Well, old Madam Weaver sort of gasped at first and turned white, but she had grit. I suppose nobody will ever know how she had hungered to have that blessed baby in her arms. Over that little head she looked like a queen at Horace and Lily, but before she could speak Horace got in his word, and that saved the day. “Oh, mother, mother,” says he, “you will never know what it has meant to us, you will never know what you have done for us this day and how we will love and bless you for it all the days of our lives!”

“What have I done?” says Madam Weaver in a queer voice.

Then poor Lily begun, for Horace was actually trying not to cry.

“Oh,” says she, “to think of your sending over that beautiful dinner and the lovely tree for Agnes and this beautiful, beautiful pearl pin for me!” Then Lily began to cry.

“Who did you say brought the things?” says Madam Weaver still in that queer voice, but she bent her old head down and kissed the top of the child's white hood. Then she begun to untie the strings with her trembling old hands, shining with rings. “Why, brother Job brought them,” said Horace in his hoarse voice; and he looked at Job and he looked at his mother for all the world like a stray dog that has got home. He had beautiful blue eyes and the baby's were like his.

“I am very glad Job brought the dinner and the tree,” says Madam Weaver, and she took off little Agnes's hood and looked at her. Then she kissed her. “Is she dressed warm enough?” says she, feeling of her coat.

“Yes, ma'am, I think so,” says poor Lily trembling. “Her coat is all lined and wadded.”

Then old Madam Weaver looked at her, and the softest flush came over the poor girl's cheeks. She did not know what to say, and she was so anxious to please, and so grateful that Maria said she cried at the sight of her.

“You don't look very warmly dressed yourself,” says the old lady, and then Lily smiled, and said very prettily that she had not felt the cold at all.

“Come here, Horace,” says Madam Weaver, and Horace goes to his mother, and everybody looked away while she reached up and kissed him. “Tell your wife to come, Horace,” says the old lady, and she showed then a vestige of her pride, but neither Horace nor Lily minded. Horace's wife went to her mother-in-law and kissed her, and Maria said (she was always a little flowery) that it actually seemed to her as if she could see peace shining out in the room like a lamp.

Well, Horace and Lily and the child stayed there that night. Finally the old lady went to live with them in the old Weaver house, but she had a lot done to it first, for it was out of repair, and she kept her son and his family with her until it was ready.
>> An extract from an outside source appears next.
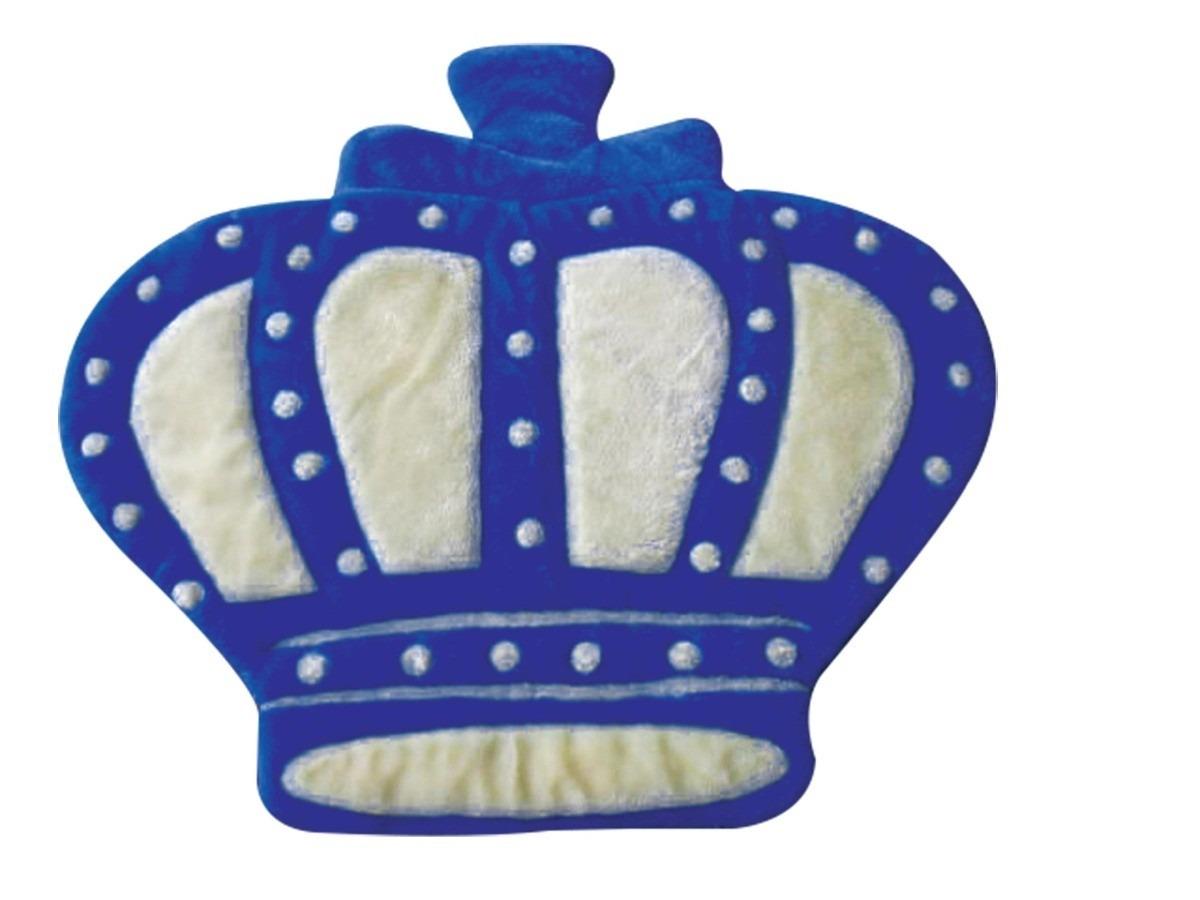 Tapete Para Quarto De Bebê Príncipe Coroa Marinho Lb527  ~ Tapete Para Quarto Azul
She hung onto Job and his wife that Christmas night, though they were dreadful uneasy and kept saying they must go, but she wouldn't let them until after Horace and Lily had gone up-stairs for the night. She made them go early. She said they looked tired, and they surely did. Maria said tired and thin and half starved, for one good dinner could not undo the lack of so many. When they had gone she turned on Eliza and Job. Job faced her like a man, but Eliza, she looked scared. The old lady laughed. “I see through it all,” says she, “if you did think I was far enough in my second childhood to rig up a Christmas-tree for me. I can see through some things that younger folks think I can't, and, what is more, they never will; but you meant well, Eliza, and I have more to thank you for than you planned.” Then she looked at Far-Away Job, and she laughed again real lovingly. “Job,” says she, “I used to spank you when you were a little boy for being so absent-minded, and going one way when I sent you another, but I rather think now that you know which is the right way better than I do if you are left alone. Anyhow,” says she, “you have taken a side track to peace this day, and given your mother a happy Christmas in spite of herself.”